En 360 gramos el “dato” parte de la historia individual de la propia intérprete Ada Vilaró. Parte de su biografía envuelve una reflexión sobre un objeto concreto que protagoniza al espectáculo y que, metafóricamente, tiene el mismo peso que una naranja. O mejor, el protagonista es ese cuerpo de mujer que sufre la amputación de “360 gramos”. Ahora, ese cuerpo, en el espectáculo de Vilaró, deja de estar escindido, y vuelve a ser un componente orgánico de la unidad físico-emocional de Ada. Es desde la comprensión de esa unidad que se interpela a la ciencia que habla del cuerpo como un objeto ajeno a quien lo habita. Y ese cuerpo como “dato” primario no es “representado” en el escenario mediado por un “texto”. Simplemente está desnudo allí, frente a la platea, envuelto en diversas estrategias que lo “preanuncian” y que “representan” la ausencia que dispara la poderosa y emotiva reflexión.
En Yo soy Fedra hay un “dato” más tradicional: el mito de Fedra y diversas formas de representarlo, desde los textos de Eurípides al de Sarah Kane. Pero lo que se modifica claramente es el lugar del espectador ante la “representación”. Es verdad que Marianella Morena hace dialogar al mito con el contexto contemporáneo, incluso parodiando la “castidad” y “pureza” de Hipólito haciéndolo confluir con un autoproclamado joven “deconstruido” de nuestros tiempos. Pero lo más interesante es que al hacer que el espectador comparta el espacio íntimo de Fedra para convertirlo casi en confidente de sus cuitas, termina, a la vez, “integrándolo” a la “representación”. Y esto último desde un lugar que remite a la propia forma de la antigüedad clásica.

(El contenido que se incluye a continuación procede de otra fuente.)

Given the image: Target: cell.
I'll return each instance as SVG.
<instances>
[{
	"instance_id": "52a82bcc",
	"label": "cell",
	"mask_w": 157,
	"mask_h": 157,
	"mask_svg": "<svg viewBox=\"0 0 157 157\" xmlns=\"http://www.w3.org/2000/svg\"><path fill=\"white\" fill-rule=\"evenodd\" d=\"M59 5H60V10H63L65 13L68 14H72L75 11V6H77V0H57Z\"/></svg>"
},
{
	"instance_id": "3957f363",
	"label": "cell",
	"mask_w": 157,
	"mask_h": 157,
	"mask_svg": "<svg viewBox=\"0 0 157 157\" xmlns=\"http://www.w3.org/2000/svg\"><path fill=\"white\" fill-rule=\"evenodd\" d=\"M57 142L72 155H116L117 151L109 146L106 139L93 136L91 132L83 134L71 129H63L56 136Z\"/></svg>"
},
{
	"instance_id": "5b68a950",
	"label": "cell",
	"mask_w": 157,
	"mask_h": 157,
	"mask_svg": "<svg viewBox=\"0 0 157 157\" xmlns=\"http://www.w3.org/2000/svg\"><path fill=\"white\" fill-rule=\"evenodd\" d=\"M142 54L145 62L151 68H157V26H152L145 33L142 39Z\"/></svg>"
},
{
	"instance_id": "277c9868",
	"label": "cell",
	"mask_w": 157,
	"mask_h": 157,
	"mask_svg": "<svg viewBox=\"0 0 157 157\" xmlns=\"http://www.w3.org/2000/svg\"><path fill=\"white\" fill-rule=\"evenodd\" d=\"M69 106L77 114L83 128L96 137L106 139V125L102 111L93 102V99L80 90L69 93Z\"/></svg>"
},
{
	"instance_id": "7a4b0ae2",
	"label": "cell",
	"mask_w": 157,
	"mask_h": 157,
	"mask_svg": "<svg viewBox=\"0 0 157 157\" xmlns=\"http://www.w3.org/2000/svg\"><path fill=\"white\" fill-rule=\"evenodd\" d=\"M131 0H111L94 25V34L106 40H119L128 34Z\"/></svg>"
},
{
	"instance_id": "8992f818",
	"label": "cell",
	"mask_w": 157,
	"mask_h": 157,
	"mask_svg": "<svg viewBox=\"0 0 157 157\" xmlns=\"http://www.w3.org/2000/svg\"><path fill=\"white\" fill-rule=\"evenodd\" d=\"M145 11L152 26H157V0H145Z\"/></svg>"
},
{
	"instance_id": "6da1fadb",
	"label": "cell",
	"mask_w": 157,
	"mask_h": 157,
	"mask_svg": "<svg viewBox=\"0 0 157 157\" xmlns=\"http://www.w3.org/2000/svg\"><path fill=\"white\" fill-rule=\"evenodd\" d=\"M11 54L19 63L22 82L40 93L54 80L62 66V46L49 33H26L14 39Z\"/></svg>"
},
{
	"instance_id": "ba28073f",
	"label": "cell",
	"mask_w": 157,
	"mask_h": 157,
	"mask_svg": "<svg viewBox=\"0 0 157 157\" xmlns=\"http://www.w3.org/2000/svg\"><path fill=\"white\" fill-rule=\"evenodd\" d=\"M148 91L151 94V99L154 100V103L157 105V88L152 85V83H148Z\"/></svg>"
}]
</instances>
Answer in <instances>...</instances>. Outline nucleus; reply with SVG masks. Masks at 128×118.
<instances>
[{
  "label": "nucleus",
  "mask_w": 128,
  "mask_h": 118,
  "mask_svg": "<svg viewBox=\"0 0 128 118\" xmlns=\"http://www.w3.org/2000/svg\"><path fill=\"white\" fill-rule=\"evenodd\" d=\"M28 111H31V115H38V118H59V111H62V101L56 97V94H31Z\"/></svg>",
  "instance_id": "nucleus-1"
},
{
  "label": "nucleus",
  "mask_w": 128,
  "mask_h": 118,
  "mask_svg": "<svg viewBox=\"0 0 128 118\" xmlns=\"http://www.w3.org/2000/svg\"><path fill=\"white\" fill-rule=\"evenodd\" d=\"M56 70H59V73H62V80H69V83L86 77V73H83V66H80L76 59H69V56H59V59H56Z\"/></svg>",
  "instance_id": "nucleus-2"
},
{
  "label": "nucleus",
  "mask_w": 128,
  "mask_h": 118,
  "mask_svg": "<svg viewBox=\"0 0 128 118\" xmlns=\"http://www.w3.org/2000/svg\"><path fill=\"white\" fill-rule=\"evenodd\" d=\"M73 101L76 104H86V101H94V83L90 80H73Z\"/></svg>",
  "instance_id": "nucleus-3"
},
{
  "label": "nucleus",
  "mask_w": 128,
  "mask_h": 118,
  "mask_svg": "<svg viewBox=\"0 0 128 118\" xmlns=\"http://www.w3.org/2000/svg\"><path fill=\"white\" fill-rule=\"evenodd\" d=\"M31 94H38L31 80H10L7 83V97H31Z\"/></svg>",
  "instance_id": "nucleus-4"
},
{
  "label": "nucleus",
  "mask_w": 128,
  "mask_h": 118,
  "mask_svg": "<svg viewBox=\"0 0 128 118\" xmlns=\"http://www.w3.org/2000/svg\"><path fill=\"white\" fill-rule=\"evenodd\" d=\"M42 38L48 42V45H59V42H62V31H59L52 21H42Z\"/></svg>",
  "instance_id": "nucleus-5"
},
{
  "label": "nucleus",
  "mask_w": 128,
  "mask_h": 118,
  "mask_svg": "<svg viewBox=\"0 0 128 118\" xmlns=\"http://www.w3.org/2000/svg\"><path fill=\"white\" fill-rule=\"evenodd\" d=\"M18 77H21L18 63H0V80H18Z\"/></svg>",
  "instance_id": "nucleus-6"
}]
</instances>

El público ocupa el lugar del coro clásico, y es desde ese coro que en algunos momentos se desprenden un Hipólito o un Teseo que serán tan parte de la “representación” como espectadores de la misma. La “platea” colaborará con Fedra y se integrará a la “representación” en un momento virtual en que el público entendido como mero espectador desaparece (al menos si nadie nos está espiando desde algún espacio alterno).
Lejos de pretender agotar la reflexión aquí simplemente traemos algunas ideas que muestran como el modo tradicional de entender una representación escénica es cuestionado sistemáticamente. Estas investigaciones provienen de distintas tradiciones teatrales, pero muestran una búsqueda plural para intentar expresar escénicamente una realidad múltiple, contradictoria y en constante tensión.